I had two reactions. First, I suddenly had the Genevan tune for Psalm 118 running through my head. (This won't surprise people who know me well.) Second, I was pleased that someone was willing to begin his day with a heart of gratitude and was willing to impart something of this to his fellow passengers. How many of us would have the courage – or effrontery – to do something similar?

27 Aug 2014

One hundred years later: the Psalms and the First World War


Everyone knows how it all started. It was the end of June in 1914. Tensions had been building for decades among the rival European powers. The heir to the Austro-Hungarian throne, Archduke Franz Ferdinand, was visiting Sarajevo, the capital of Bosnia-Herzegovina, when he and his wife were assassinated by a Serb nationalist named Gavrilo Princip. Vienna’s annexation of that province six years earlier had nearly led to war then, but now the real thing was only one month away. When the dust had cleared and the war was over four years later, some sixteen million people had died, and the world was never the same again. Ancient empires fell, with kings and emperors toppled from their thrones and exiled. Entire populations were cruelly uprooted from their homes, simply because they happened to live on the wrong side of arbitrary boundaries set during and after hostilities had ended.
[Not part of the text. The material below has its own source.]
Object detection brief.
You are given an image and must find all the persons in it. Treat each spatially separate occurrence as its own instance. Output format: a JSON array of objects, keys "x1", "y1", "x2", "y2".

Nearly four decades ago, I visited Prague, the capital of what was still communist-ruled Czechoslovakia and, before the First World War, part of Austria-Hungary. During my time there, I purchased in an antiquarian bookshop a Czech-language New Testament and Psalms published in 1845 for “Evangelical Christians of the Augsburg and Helvetic Confessions,” that is, for Lutheran and Reformed Christians. The print was in the old German black letter font, and even some of the spelling was obsolete.

It was not until seven years ago that I noticed something interesting about the Psalms in this volume. An early owner of the book, whose surname was Lány, read through the Psalms at the pace of approximately one psalm per day (except, of course, for Psalm 119), taking time to mark the date at the top of each. He started with Psalm 1 on “1./8.”, or the 1st day of August 1914, and continued until he read Psalm 150 on “18./I. 1915,” that is, the 18th of January 1915.

I am convinced that the timing of his praying through the Psalms was not accidental.

Read the complete article here.

1 Aug 2014

Psalm 24 in Frisian


Here is a link to a pdf copy of Lof Fen Alle Tiden: Psalmen, Gezangen, en Lieten, published in 1934, containing, among other things, several of the Genevan Psalms in the Frisian language. Frisian is a west Germanic language spoken in the north part of the Netherlands and into the far northwest part of Germany, including the Frisian Islands. Linguists have identified Frisian as the closest relative to English and Broad Scots, and there are persistent rumours that Frisians can read Beowulf in the original. Here is the Frisian versification of Psalm 24, whose first line bears an obvious resemblance to the English expression, "The wide world is God's domain":

De wide wrald is Gods domein,
De rike ierd fen ein to ein,
Mei al hwa 't hjir hjar wenplak founen;
Hwent Hy, Hy joech se stal en ste,
Hy lei yn 't hert fen de iiv'ge se,
Fen stream en wetterfloed hjar grounen.

Heevje op, o poarten, heevje 't haed,
En iiv'ge doarren, breedzje 't paed,
Lit yn, lit yn de Foarst der eare!
Hwa dochs dy kening weze mei?
't Is Hy, geweltich yn Syn wei,
Geweltich yn 'e striid — de Heare.

Heevje op, o poarten, heevje 't haed,
En iiv'ge doarren, breedzje 't paed,
Lit yn, lit yn de Foarst der eare!
Hwa dochs dy Kening weze kin?
De God fen ierde' oanbigjin;
Det is us Kening, det us Heare.

20 Jun 2014

More from Sing a New Song


I couldn't resist reposting the remainder of the videos from the Free Church of Scotland's website. They deserve a wide distribution amongst those who love to sing the Psalms.

Note that the tune for Psalm 16 (or OLD 134TH) seems to be adapted from Genevan Psalm 101. And, of course, OLD 100TH is the Genevan tune for Psalm 134.